Buna karşı 1924’te Terakkiperver Cumhuriyet Fırkasını kuran muhalif milliyetçiler Halife’yi Cumhurbaşkanı olarak tutmak istiyorlardı. İstanbul muhalefeti bu yolla halifeliği tüm İslam dünyasının bir kurumu haline dönüştürmek ve bir çeşit İslam Papalığı yaratmak peşindeydi. Olmadı, yapamadılar. 3 Mart 1924’te Halifelik kaldırıldı, Osmanlı Hanedanı sürgüne gönderildi ve muhalifler tutuklandı.
İstanbul muhalefetine böylesine bir karşılık verilmiş olması aynı zamanda ülkeye çağdaşlık ve laikliğin yerleştirilmesi mücadelesinin başlangıcı oldu…
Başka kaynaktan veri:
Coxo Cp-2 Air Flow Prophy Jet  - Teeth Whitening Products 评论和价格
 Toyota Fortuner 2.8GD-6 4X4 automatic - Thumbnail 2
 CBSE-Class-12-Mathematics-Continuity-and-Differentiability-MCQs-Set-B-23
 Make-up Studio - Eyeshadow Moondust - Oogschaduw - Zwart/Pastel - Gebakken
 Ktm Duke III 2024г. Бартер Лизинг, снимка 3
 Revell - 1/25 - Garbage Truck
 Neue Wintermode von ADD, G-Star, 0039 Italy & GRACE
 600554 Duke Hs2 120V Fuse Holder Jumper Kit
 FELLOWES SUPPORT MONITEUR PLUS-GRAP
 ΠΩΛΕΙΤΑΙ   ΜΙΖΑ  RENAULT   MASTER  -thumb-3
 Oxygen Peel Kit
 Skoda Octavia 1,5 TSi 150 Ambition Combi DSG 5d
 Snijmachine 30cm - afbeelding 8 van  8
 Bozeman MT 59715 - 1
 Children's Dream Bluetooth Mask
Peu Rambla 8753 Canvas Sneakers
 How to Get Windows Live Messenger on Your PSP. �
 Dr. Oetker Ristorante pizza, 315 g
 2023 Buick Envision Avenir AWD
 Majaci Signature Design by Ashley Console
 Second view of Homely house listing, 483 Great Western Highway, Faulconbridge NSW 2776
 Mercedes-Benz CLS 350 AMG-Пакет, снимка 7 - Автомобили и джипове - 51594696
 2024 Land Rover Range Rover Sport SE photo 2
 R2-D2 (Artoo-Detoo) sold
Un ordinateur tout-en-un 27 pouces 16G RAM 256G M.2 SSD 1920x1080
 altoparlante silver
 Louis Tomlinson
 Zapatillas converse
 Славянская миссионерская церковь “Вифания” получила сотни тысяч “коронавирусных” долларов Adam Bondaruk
Cumhuriyetin bütün kazanımlarını reddetmek üzerine kurulu siyasetler ne çağdaştır ne de laikliği korumak isterler. Yeniden önceki hukuk külliyatına dönülemez.
Ne şeriat kaldı…
Ne halife ne hükümdar kaldı mahkemeye kadı tayin edecek…
Ne kadı kaldı ve ne de veliy-ül-emir…
Ve Mahkeme kadıya mülk değildir…
Türkiye Devleti bir Cumhuriyettir.
Cumhuriyetin adalet ve hukuk anlayışı insan haklarına saygıdır, insan haklarını korumak olmalıdır.
Cumhuriyet, yaşadığımız topraklarda devlete hâkim olan rejimdir.
Bayramlık bir emanet değil, aksine egemenlik kayıtsız şartsız milletindir.
Laik, demokratik ve sosyal hukuk devletinin “Cumhuriyet ve Egemenlik Bayramı” hukukun gerçek özerkliğidir, kutlu olsun!